City of Odessa Water and Wastewater Master Plan

120,000 residents

in this growth-centered city

5-, 10-, and 25-year

modeling and infrastructure needs analyses

94 water and 52 wastewater projects

identified in capital improvement plan


Collected accurate data by using Kimley-Horn’s XAK-PACK technology to gather real-time lift station information rather than relying on out-of-date manufacturer data


Updated infrastructure to provide hourly flow and wastewater capacity data, improving the traditional and less frequent data tracking the City previously used


Simultaneously developed master plans for the City and Ector County Utility District, maximizing available time and streamlining the development process for stakeholders

Located in the heart of the Texas Permian Basin, Odessa is a growth-centered city and home to a plethora of oil and gas, industrial, technological, and manufacturing companies. To remain a superior location for its growing community and new businesses, the City recognized a need to overhaul its existing water and wastewater master plans that had not been updated in more than a decade.

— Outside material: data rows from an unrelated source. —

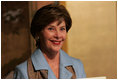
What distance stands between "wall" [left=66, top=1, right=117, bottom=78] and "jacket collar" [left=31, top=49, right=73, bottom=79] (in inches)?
1.7

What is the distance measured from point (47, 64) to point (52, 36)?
0.15 m

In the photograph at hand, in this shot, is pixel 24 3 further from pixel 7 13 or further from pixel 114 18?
pixel 114 18

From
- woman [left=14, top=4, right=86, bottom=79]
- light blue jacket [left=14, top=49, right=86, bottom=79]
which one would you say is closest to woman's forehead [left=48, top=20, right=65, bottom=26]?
woman [left=14, top=4, right=86, bottom=79]

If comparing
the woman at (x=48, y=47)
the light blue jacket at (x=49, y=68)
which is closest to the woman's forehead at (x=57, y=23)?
the woman at (x=48, y=47)

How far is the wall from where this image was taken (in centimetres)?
98

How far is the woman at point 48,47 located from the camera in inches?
36.1

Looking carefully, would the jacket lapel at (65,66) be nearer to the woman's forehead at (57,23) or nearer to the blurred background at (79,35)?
the blurred background at (79,35)

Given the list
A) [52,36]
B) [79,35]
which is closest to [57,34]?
[52,36]

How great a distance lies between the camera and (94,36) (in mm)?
993

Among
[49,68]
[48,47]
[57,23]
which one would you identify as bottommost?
[49,68]

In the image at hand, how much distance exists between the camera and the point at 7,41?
0.93 m

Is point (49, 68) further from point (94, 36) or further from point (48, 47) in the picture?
point (94, 36)

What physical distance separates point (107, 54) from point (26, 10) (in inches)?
19.9

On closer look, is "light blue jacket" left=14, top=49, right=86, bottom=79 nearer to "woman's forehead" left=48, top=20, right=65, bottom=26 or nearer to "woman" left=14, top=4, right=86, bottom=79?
"woman" left=14, top=4, right=86, bottom=79
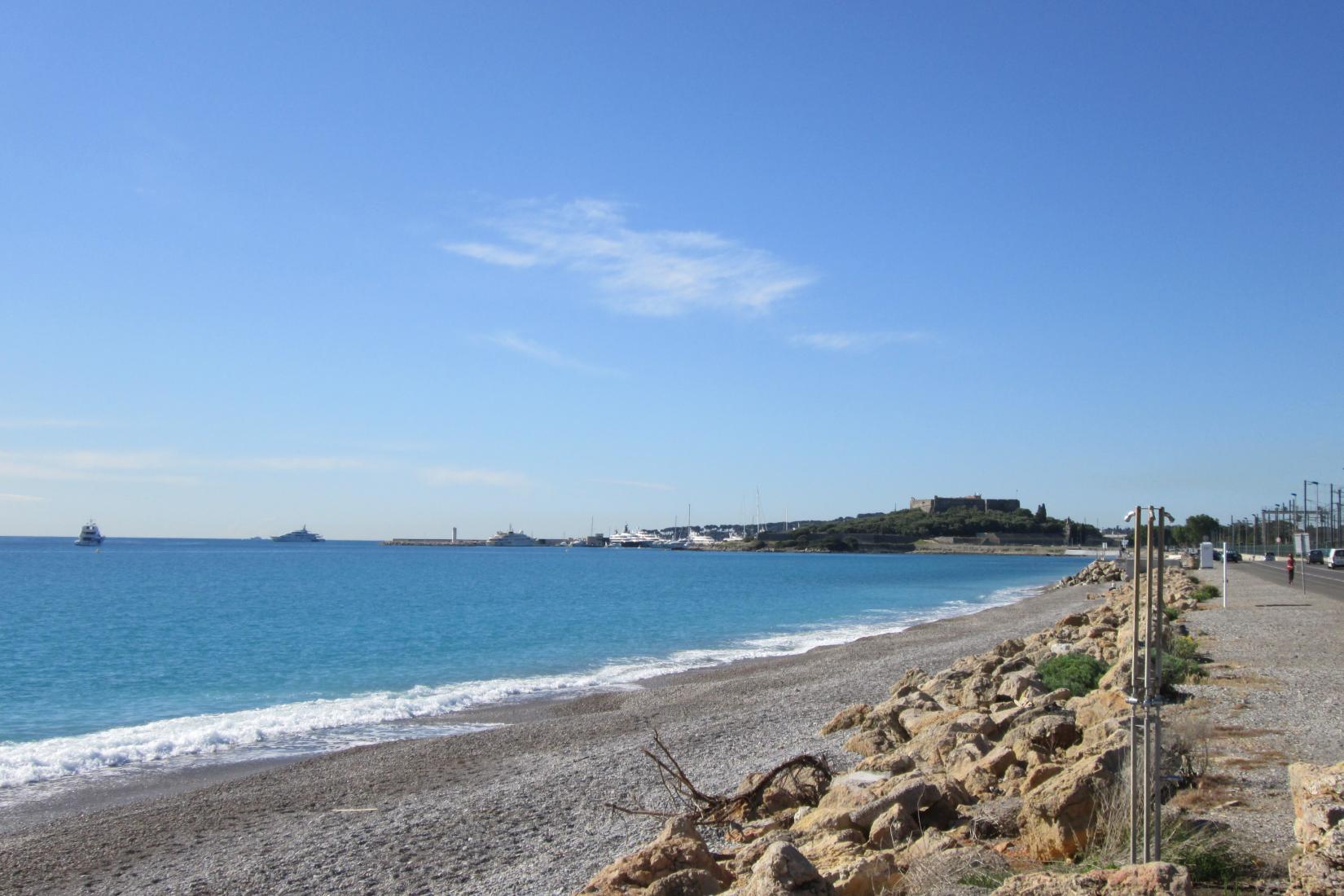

The Master Planning Process

Kimley-Horn partnered with the City of Odessa to develop new master plans for both its water and wastewater systems under one contract, streamlining the process. Kimley-Horn also partnered with Ector County Utility District to simultaneously produce their water master plan, enhancing connectivity between the City and the District and saving time and effort for multiple stakeholders. These two entities historically shared infrastructure and water supply, so a comprehensive understanding of master planning efforts for both organizations helped make sure all plans accurately reflected regional system capabilities, area supply, and future needs.

For the City of Odessa water and wastewater master plans, our team provided system evaluation and data collection, model updates, and capital improvement plan development.

System Evaluation and Data Collection

Kimley-Horn updated Odessa’s existing models using WaterCAD and SewerCAD and collected data on facilities and operating records. We then used our proprietary XAK-PACK lift station performance evaluation tool to identify wastewater infrastructure needing rehabilitation or replacement. This tool provided our team with real-time data from the lift stations in place of out-of-date manufacturer data, yielding more accurate information to incorporate into the wastewater model.

Accurate Water Model Updates

To update the City’s water model, our team used Advanced Metering Infrastructure hourly flow data (instead of traditional monthly flow data). More frequent information allowed us to obtain a granular understanding of Odessa’s water system and create an accurate model and master plan.

As part of this project, permanent wastewater flow meters were also installed at City facilities. These meters provide additional data points to deliver a clearer indication of existing capacity and provide operations staff real-time flow information so trouble spots can be quickly addressed.

Capital Improvement Plan Development

Kimley-Horn worked with the City to create a capital improvement plan and financial analysis as well as to provide an asset management software evaluation that identified water and wastewater improvements required to accommodate growth expected for the next 5, 10, and 25 years. The capital improvement plan for the client identified 94 water projects—68 projects to accommodate future growth at a budget exceeding $115 million and 26 rehabilitation projects at a budget exceeding $23 million. The capital improvement plan also included 52 wastewater projects to accommodate future growth at a budget exceeding $200 million.

The new water and wastewater master plan that Kimley-Horn developed for the City provides a road map for future developments, empowering Odessa to continue making growth and community-driven infrastructure improvements.

Quick Facts


City of Odessa


Odessa, TX


Kimley-Horn worked with the City to identify water and wastewater infrastructure improvements required to accommodate existing deficiencies and growth expected for the next 5, 10, and 25 years.